Processo su trattativa non sarebbe mai dovuto iniziare, giustizia usata per altri obiettivi”, parla l’avvocato Manes

 

 

La storia non si lascia giudicare in un aula di giustizia, perché il processo penale ha ad oggetto fatti ricostruiti secondo prove, ed accertati al di là di ogni ragionevole dubbio”, afferma l’avvocato Vittorio Manes che ha assistito in Cassazione il generale Mario Mori insieme a Basilio Milio ed il colonnello Giuseppe De Donno insieme a Francesco Romito.

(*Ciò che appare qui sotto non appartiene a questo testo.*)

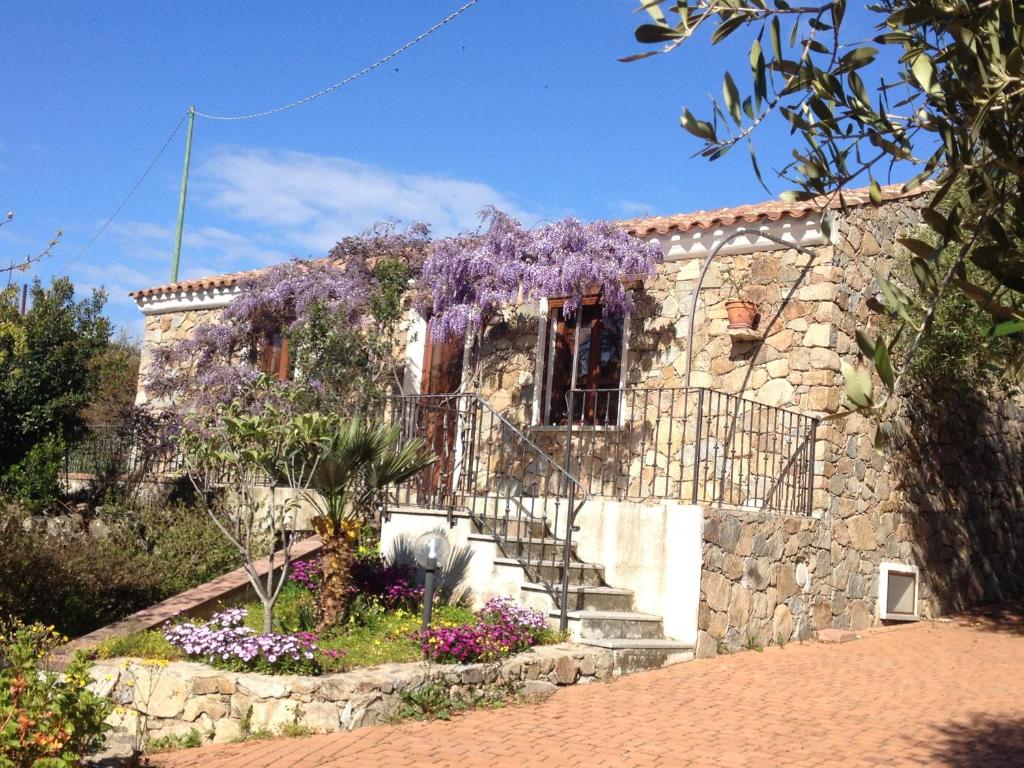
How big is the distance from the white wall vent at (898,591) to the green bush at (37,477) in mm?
8975

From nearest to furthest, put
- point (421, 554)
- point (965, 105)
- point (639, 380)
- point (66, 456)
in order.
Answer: point (965, 105) → point (421, 554) → point (639, 380) → point (66, 456)

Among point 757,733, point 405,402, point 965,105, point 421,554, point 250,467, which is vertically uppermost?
point 965,105

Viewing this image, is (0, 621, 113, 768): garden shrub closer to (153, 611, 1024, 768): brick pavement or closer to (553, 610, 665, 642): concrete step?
(153, 611, 1024, 768): brick pavement

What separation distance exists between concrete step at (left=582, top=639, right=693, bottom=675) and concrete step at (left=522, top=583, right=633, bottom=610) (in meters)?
0.45

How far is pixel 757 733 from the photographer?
618cm

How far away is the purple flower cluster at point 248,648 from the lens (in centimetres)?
636

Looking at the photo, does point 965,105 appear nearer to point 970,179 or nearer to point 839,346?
point 970,179

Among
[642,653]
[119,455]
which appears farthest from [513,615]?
[119,455]

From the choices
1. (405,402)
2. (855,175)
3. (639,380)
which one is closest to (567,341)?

Avvocato Manes, pensa che sia stata una forzatura far entrare quanto accaduto in quegli anni nel codice penale?
Si è inteso portare in giudizio la storia, sostituendosi agli storici, secondo una molto opinabile ipotesi ricostruttiva che poi è diventata una martellante narrazione mediatica, frutto di congetture, suggestioni, supposizioni, dietrologie complottistiche, teoremi. I fatti, con la loro esasperante ostinatezza, sono sempre gli argomenti più testardi, ed alla fine hanno prevalso – anche grazie al notevole lavoro dei colleghi sia dalla fase di merito – smentendo la grande narrazione della trattativa tra le istituzioni dello Stato e Cosa nostra.

In questa vicenda il processo penale ha allora avuto altri fini?
Nel processo Trattativa, ciò che sorprende, o inquieta, e l’utilizzo della giustizia penale come strumento di scopo, per arrivare ad un certo risultato, assumendo che un determinato accadimento sia – per qualche convincimento personale – meritevole di censura per poi ricercare una qualche fattispecie penale che sia utile allo scopo, utilizzandola come una specie di ‘guache’ dilatata ed adattata per aggiungere il risultato che si intende perseguire. E mi riferisco proprio alla contestazione dell’articolo 338 del codice penale. Ma l’interpretazione e l’applicazione delle norme penali non è il letto di Procuste, altrimenti diventa un esperimento di anarchia giuridica. In altri termini, Questo modo di procedere rispecchia un rovesciamento metodologico ed epistemologico rispetto alle logica consueta e corretta del processo penale, che dovrebbe sempre partire da un fatto precisamente riconducibile ad una fattispecie punitiva per verificarne, scrupolosamente, la consistenza probatoria.

Un tema questo già affrontato dal professor Giovanni Fiandaca.
Si. Fiandaca, grande maestro del diritto penale, lo aveva avvertito con la consueta lucidità e rigore, e alla fine credo che la Cassazione gli abbia dato ascolto. Se si ribalta questa logica il giudice – e prima di lui il pubblico ministero – si sostituisce alla legge, piegandola ai propri fi ni. Ed è l’eclissi della separazione dei poteri e dello stato di diritto.

Comunque non si può non essere soddisfatti per l’esito del processo.
Sembrerebbe un lieto fine, ma c’è ben poco di lieto e, temo, non sarà la fine di questa storia, che proseguirà in altre forme visto che si sono già levate le prime voci critiche che – paradossalmente – rivendicano solo adesso la diversità dei criteri di giudizio tra diritto penale e ricostruzione storica. Proprio per questa ragione un processo come questo non sarebbe mai dovuto iniziare, in uno stato di diritto rispettoso delle regole e ai principi.